The world renowned Mayo Clinic defines sleep apnea as “a potentially serious sleep disorder in which breathing repeatedly stops and starts. You may have sleep apnea if you snore loudly and you feel tired even after a full night’s sleep. There are two main types of sleep apnea: Obstructive sleep apnea, the more common form that occurs when throat muscles relax; and Central sleep apnea, which occurs when your brain doesn’t send proper signals to the muscles that control breathing.” Both type symptoms include sleepiness or lack of energy during the day, sleepiness while driving, morning headaches, and forgetfulness, and mood changes.
All personnel leaving the military are required to attend pre-separation briefings conducted by each installation’s retirement service officer (RSO). When I retired the RSO strongly emphasized documenting any existing active duty ailments and securing our military health records in order to obtain legitimate VA coverage for service-connected disabilities.
Now, rather than ensuring legitimate existing active duty ailments are documented, RSOs for the last several years appear to be encouraging retirees to create ailments in order to receive the coveted 50% VA disability that triggers receiving both full retirement and disability rather than a lesser percentage resulting in only a tax-free deduction of “X” amount of disability from a retiree’s pension. The difference is with a 50% disability – automatically granted for sleep apnea – a retiree receives a combined annuity that’s basically the same paycheck he received on active duty. Try finding that in private, non-union industry.It’s very much like unemployment insurance that pays non-workers a liveable wage not to work.
Some veterans’ groups and the federal employees’ unions appeared to have adopted benefits tactics akin to the AFL-CIO. That’s not a coincidence. Since union membership in the private sector has steadily declined for decades, and two Supreme Court cases (Communication Workers of America v. Beck; and Abood v. Detroit Board of Education) prohibit unions using membership dues for political purposes (ignored by unions and congress), unions have encouraged military interest groups and government employees to adopt union political tactics – like constantly demanding more, more, more. That is why government won’t stop growing (see Betrayal: How Union Bosses Shake Down their Membership and Corrupt American Politics by Linda Chavez [former Secretary of Labor] and Daniel Gray). Since being elected president of the AFL-CIO, John Sweeney, a proud member of the Democratic Socialists of America, often boasts of influencing many government organizations to – wittingly or not – implement the Clower-Piven strategy to bankrupt America. Since military special interest groups are basically de facto unions in their lobbying pressures, sleep apnea for military retirees contributes to that strategy.

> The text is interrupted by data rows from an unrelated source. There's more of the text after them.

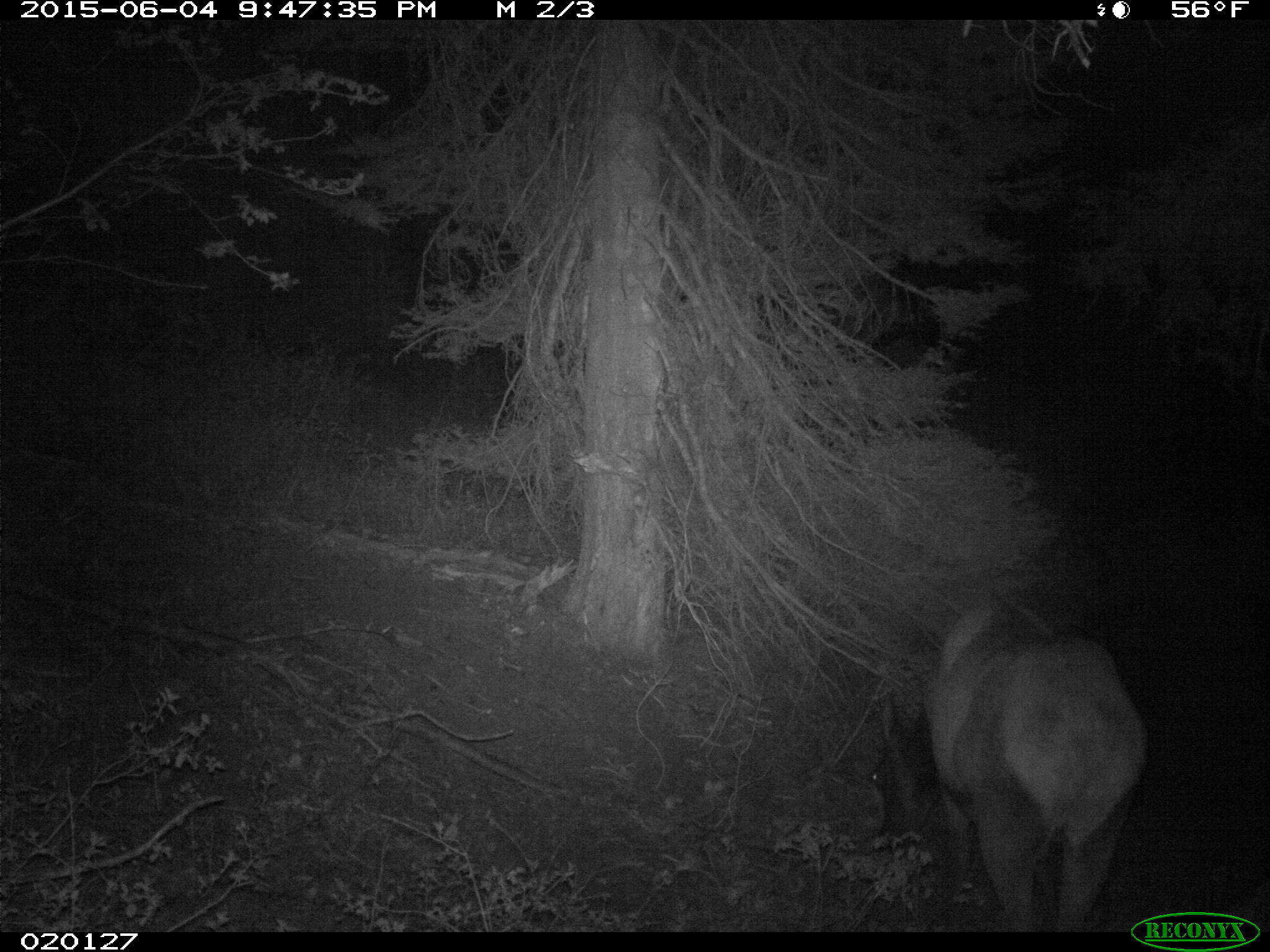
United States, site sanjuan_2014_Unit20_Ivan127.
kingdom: Animalia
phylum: Chordata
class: Mammalia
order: Artiodactyla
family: Cervidae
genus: Cervus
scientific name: Cervus elaphus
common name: red deer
Cervus elaphus (red deer).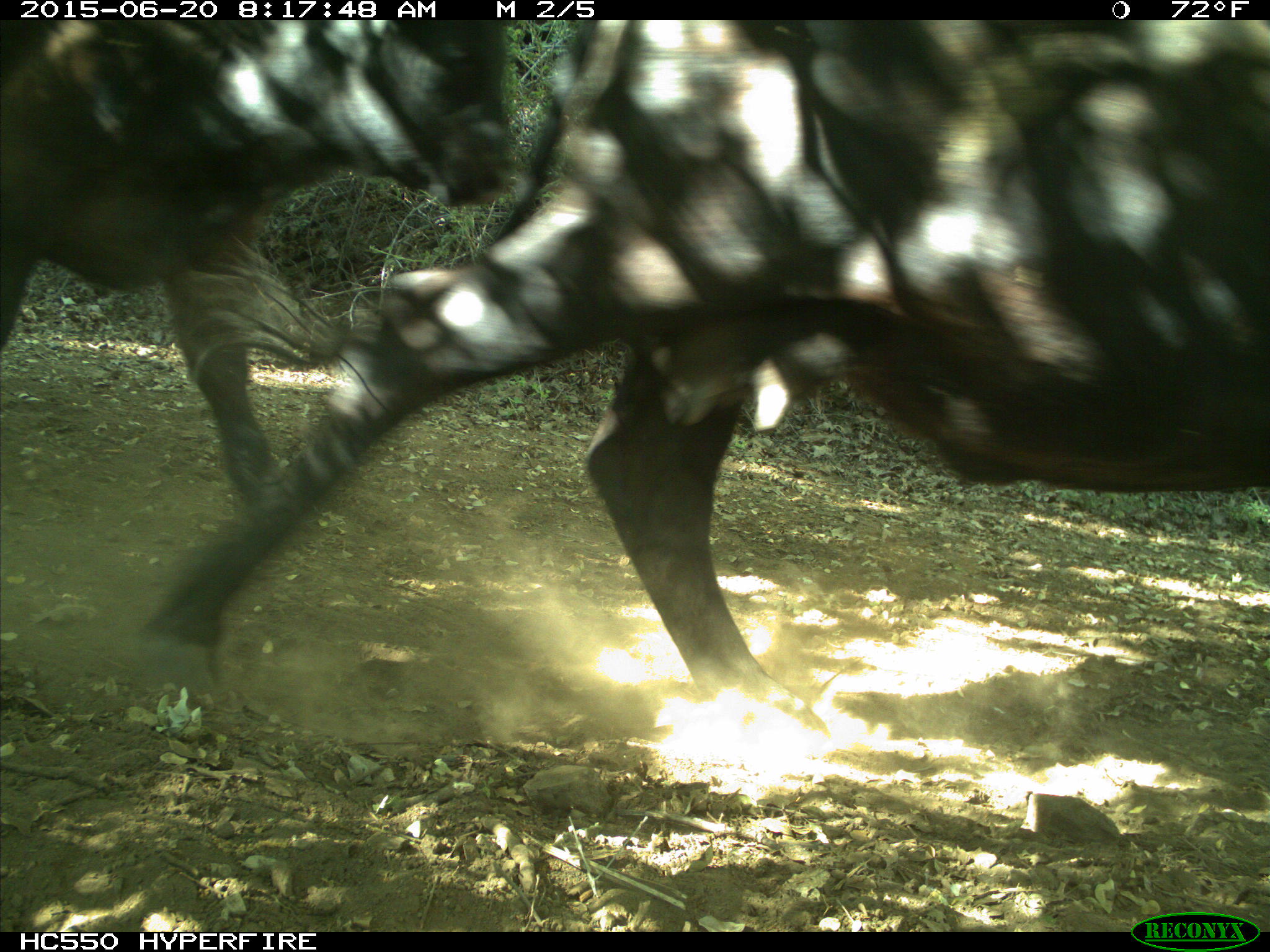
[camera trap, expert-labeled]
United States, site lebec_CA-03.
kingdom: Animalia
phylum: Chordata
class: Mammalia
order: Artiodactyla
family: Bovidae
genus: Bos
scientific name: Bos taurus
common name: domestic cow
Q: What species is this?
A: Bos taurus (domestic cow).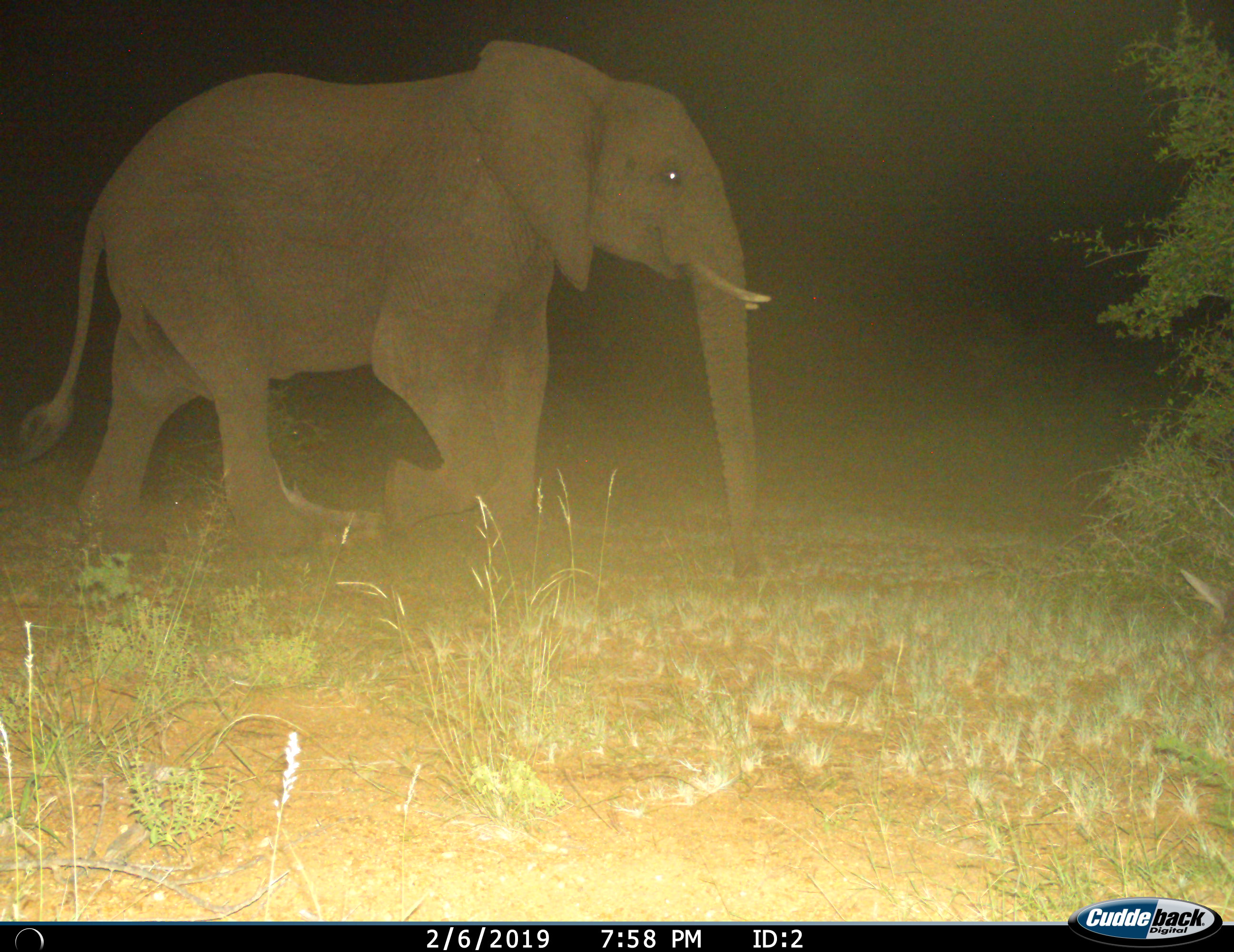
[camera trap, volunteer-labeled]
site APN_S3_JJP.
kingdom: Animalia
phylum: Chordata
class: Mammalia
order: Proboscidea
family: Elephantidae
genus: Loxodonta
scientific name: Loxodonta africana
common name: african bush elephant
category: elephant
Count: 1.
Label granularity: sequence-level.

It’s a fine line between a “wink-and-a-nod advisory” and conspiracy to defraud the American taxpayer. But it is highly suspect that military personnel in such large numbers are receiving sleep apnea disability for an ailment that, if reported while on active duty, would have resulted in a medical profile requiring assignment to limited duty, removal from some critical MOSs, and removal from deployment or promotion lists for inability to perform the mission. Most would at least have been ordered onto a weight control program with their records flagged. So how does this serious ailment suddenly appear upon retirement? Ask the retiree and your congressman.
And how do military retirees with such a serious disability continue working in their prior military occupations as contractors? For example, how do retired Army aviators, UAV controllers, and others requiring fine motor skills obtain defense contract employment with a disability that would certainly disqualify them from flying commercial aircraft and other private sector occupations. Is that what autopilot is for on RC-12s and UAVs – so the pilots, controllers, etc. can do it in their sleep? Apparently. Although that may not distinguish them from many other civil service employees it is discomforting to think there are people flying planes, UAVs (some loaded with explosives), and other high tech equipment with an ailment that would disqualify them from those jobs on active duty or in the private sector. It gives “The sky is falling!” a whole new dimension to consider.

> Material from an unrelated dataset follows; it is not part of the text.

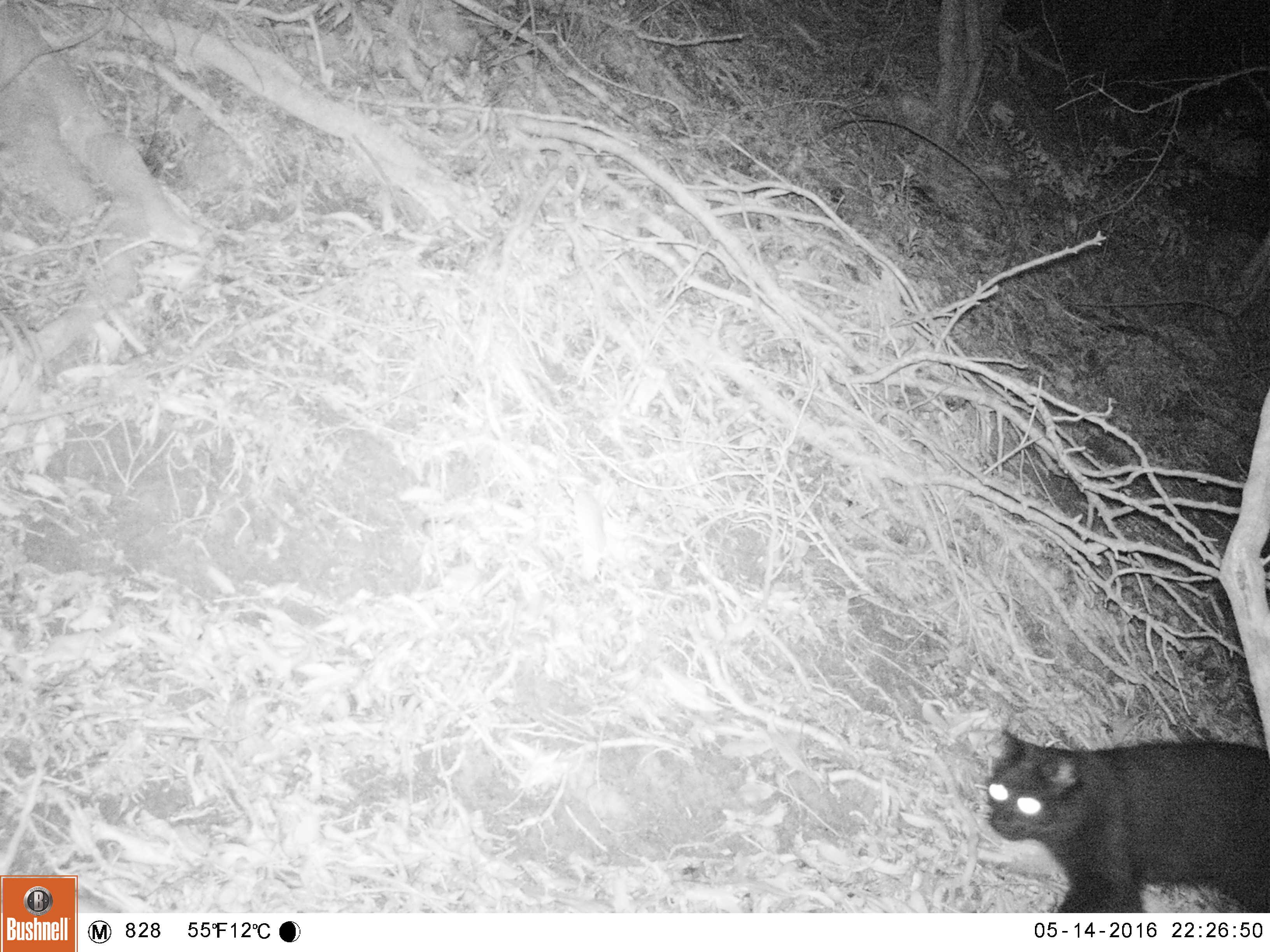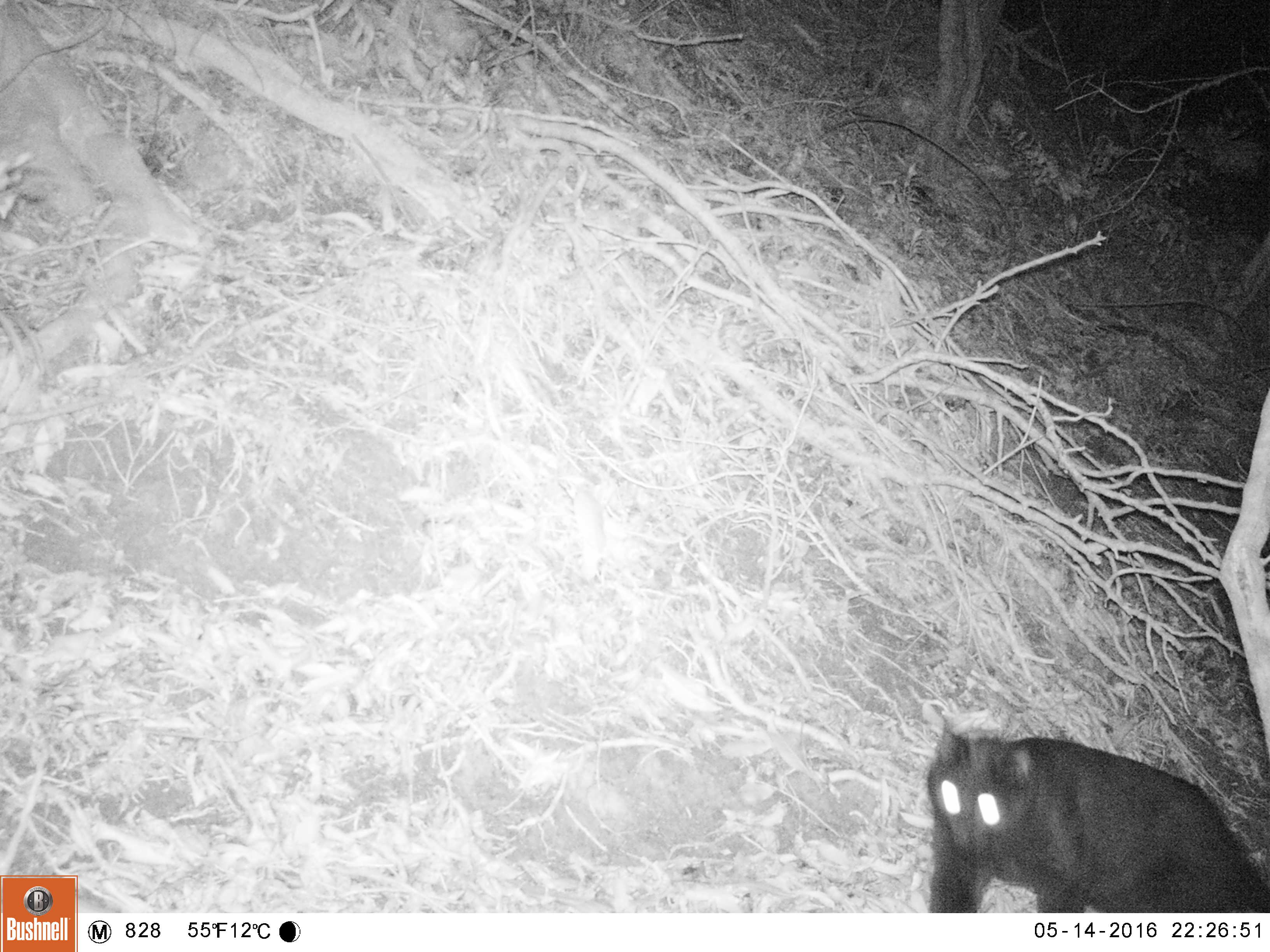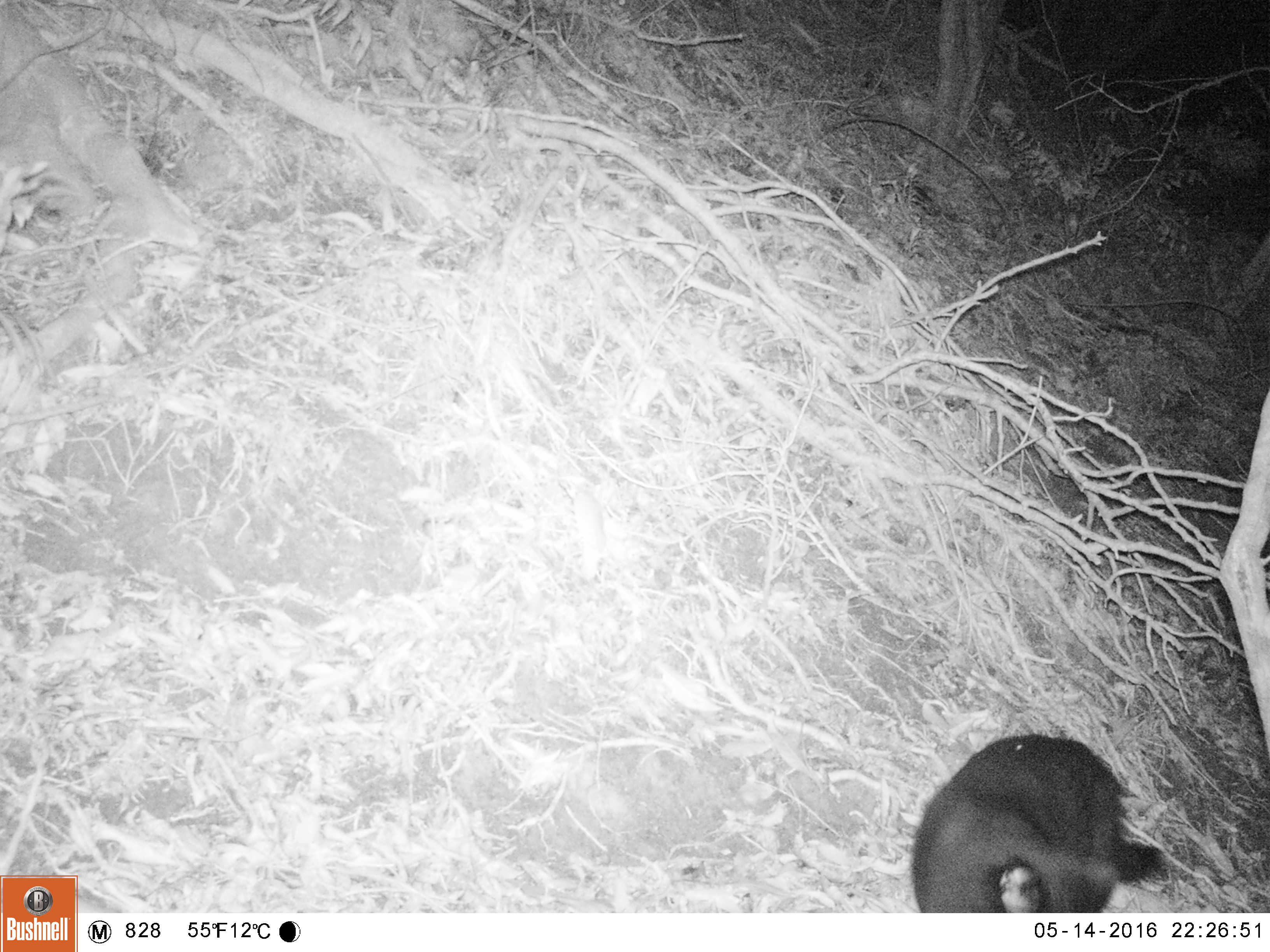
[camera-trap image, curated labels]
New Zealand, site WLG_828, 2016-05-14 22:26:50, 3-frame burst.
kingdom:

RSOs are not the only ones complicit. Civilian private care managers (PCM isn’t supposed to mean “Profit Chief Motive) nationwide participate by requiring little or no medical evidence other than the patient’s complaint. Try getting a sleep apnea disability from a private corporation’s health insurance (if there are any left) – or a job with a commercial airline with sleep apnea. They ask about applicants’ disabilities and weed out those with disqualifying ailments. “Sleep centers” run, again, by doctors with a profit motive, also know the amount of money involved and guarantee 100% positive results (another wink-and-a-nod).
So, as with labor unions, pre-separation briefings have devolved from taking care of the soldier to – in the words of Godfather Don Corlioni – “making them an offer they can’t refuse.” It’s time this dirty little secret was investigated and terminated with extreme prejudice.